EXCERPT PROVIDED:
********************
Take a closer look at the photo that accompanies this article about Randy Harding, Welding Manager at MODLOGIQ. You’ll notice he’s wearing safety glasses, even though his “official” profile picture was taken in MODLOGIQ’s offices, not on the factory floor. That’s how big of a priority “safety first” is for Randy and his team.
“Safety is definitely at the forefront of our minds every day,” Randy confirms. “My department is responsible for the structural steel that makes up the modular 'skeletons' of our projects. That means we work with cranes, welding equipment, heavy materials, and more. Safety is a never-ending process. You can’t get complacent about anything. You have to keep your eyes open, keep thinking one step ahead to make sure everything is being done safely.”
With 28 years in the modular industry, Randy has experienced every aspect of the business, from his time as a certified welder on the plant floor to his current role as Welding Manager. Randy oversees all structural steel and site work to ensure proper safety, quality, installation, connections, and inspections in collaboration with MODLOGIQ’s building partners. “Frame construction of our modules starts with structural steel cut to length. We bring the steel into our jig and fabricate it according to the drawings. Then it’s moved to a finish section where our welding team completes the structure of each module. What we do has to be perfect because it’s the key to everything else that is built off of it,” Randy emphasizes.
After the individual modules are completed, they’re set onto cribbing that exactly mirrors the positions of the site-built foundation/supports. They’re bolted/welded together to create a completely assembled building, just as would happen with a conventional site-built building. The number of assembled modules can range from just a few…to hundreds of them, depending on the size and scope of the project.
********************
RECORDED DATA:

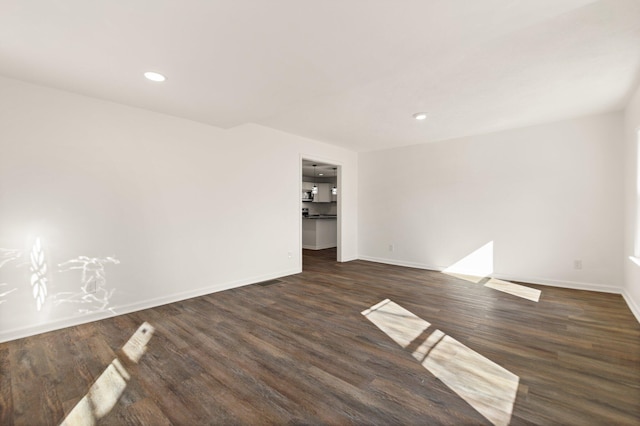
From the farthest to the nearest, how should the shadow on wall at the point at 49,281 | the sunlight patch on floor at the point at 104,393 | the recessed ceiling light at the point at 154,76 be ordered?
the shadow on wall at the point at 49,281 < the recessed ceiling light at the point at 154,76 < the sunlight patch on floor at the point at 104,393

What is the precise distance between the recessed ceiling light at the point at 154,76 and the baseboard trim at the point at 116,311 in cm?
242

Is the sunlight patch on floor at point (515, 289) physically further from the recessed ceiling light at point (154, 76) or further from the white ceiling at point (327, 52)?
the recessed ceiling light at point (154, 76)

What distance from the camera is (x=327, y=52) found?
1984mm

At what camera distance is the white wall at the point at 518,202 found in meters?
3.84

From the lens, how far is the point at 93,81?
248cm

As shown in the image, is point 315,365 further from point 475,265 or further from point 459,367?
point 475,265

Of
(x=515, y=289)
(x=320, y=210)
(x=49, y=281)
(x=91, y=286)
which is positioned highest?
(x=320, y=210)

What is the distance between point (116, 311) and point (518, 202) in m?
5.75

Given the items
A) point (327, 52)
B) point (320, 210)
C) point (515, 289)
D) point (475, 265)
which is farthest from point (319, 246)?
point (327, 52)

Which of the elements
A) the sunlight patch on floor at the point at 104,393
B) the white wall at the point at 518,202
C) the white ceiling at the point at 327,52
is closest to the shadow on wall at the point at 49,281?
the sunlight patch on floor at the point at 104,393

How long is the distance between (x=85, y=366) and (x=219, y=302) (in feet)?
4.86

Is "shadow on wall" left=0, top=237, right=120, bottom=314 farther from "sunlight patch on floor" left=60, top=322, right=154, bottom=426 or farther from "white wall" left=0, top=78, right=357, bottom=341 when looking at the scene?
"sunlight patch on floor" left=60, top=322, right=154, bottom=426

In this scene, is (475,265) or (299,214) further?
(299,214)

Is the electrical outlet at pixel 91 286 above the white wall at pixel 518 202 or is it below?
below
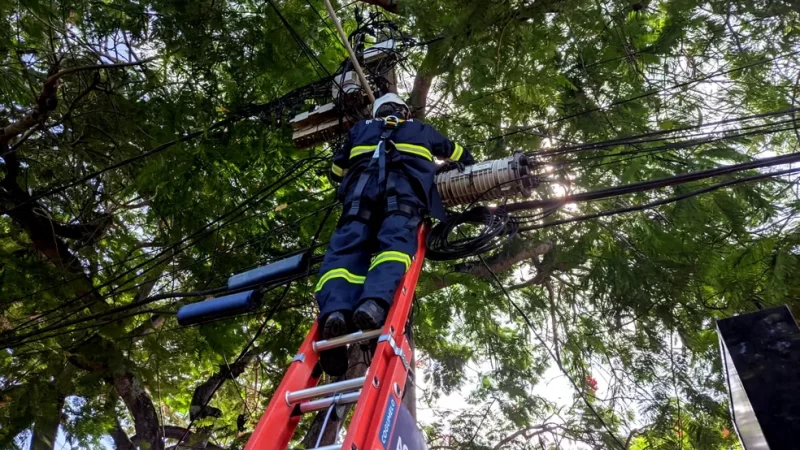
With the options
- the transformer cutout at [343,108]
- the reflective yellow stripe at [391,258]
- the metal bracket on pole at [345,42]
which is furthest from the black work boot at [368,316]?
the transformer cutout at [343,108]

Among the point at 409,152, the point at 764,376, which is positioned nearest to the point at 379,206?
the point at 409,152

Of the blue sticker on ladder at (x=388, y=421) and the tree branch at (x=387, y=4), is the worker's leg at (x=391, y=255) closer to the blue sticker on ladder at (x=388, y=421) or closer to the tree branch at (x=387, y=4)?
the blue sticker on ladder at (x=388, y=421)

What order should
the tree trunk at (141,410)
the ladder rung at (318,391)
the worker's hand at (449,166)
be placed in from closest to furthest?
the ladder rung at (318,391) < the worker's hand at (449,166) < the tree trunk at (141,410)

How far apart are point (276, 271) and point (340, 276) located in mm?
841

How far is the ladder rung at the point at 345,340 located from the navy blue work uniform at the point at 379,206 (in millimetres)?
124

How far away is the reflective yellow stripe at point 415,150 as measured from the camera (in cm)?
381

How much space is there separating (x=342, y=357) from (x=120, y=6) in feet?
12.8

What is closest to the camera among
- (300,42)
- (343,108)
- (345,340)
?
(345,340)

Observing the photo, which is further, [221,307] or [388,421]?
[221,307]

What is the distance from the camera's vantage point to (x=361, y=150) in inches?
157

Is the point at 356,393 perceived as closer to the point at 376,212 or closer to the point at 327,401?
the point at 327,401

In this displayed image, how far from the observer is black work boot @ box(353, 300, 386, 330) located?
2.90 metres

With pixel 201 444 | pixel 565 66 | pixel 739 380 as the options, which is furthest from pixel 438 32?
pixel 201 444

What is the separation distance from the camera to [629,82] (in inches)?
203
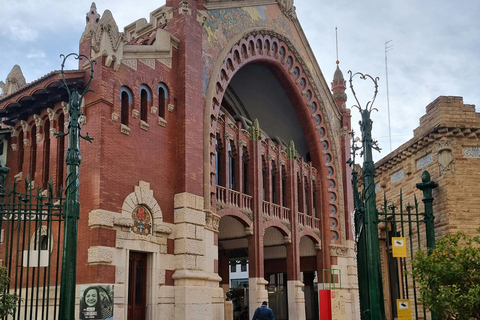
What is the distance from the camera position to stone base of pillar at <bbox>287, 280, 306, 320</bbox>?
28203 mm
********************
THE TASK: Continue the profile of MODLOGIQ Welding Manager Randy Harding from where it stops.

TASK ANSWER:
Once the modules have been assembled together, framers begin to frame walls, doors, and windows. Electricians, plumbers, and other subcontractors install MEP, HVAC, insulation, and fire suppression systems. Next, finish work proceeds. Sheetrock, floors, ceilings, bathrooms, tiling, fixtures, lighting, and more are all completed at the plant…before the modules are carefully disassembled for transport to the site.
This intricate “Build Together” process would break down if Randy and his team didn’t deliver flawless work—day in and day out—on every project. “Our welding team’s dedication to quality makes my job easy,” says Randy. “I’m proud of the precision they bring to their work. It sets up everything that follows. In the morning and throughout the day, I’m checking on employees, keeping an eye on safety, keeping an eye on the work. But really, they’re so good and experienced at what they do, I’m mostly answering questions. If conditions change or I get new information on a project, we may adjust the day’s plan or balance manpower to address scheduling needs.”
In addition to daily tasks, Randy uses his 28 years of industry knowledge to support team success. “It’s important to keep an eye on the big picture, looking and planning ahead. I attend project meetings, review project schedules, and offer input on future projects, especially when we’re trying to balance budgets with project needs. I enjoy the interaction with my co-workers and the projects that we build. We build some pretty amazing stuff.”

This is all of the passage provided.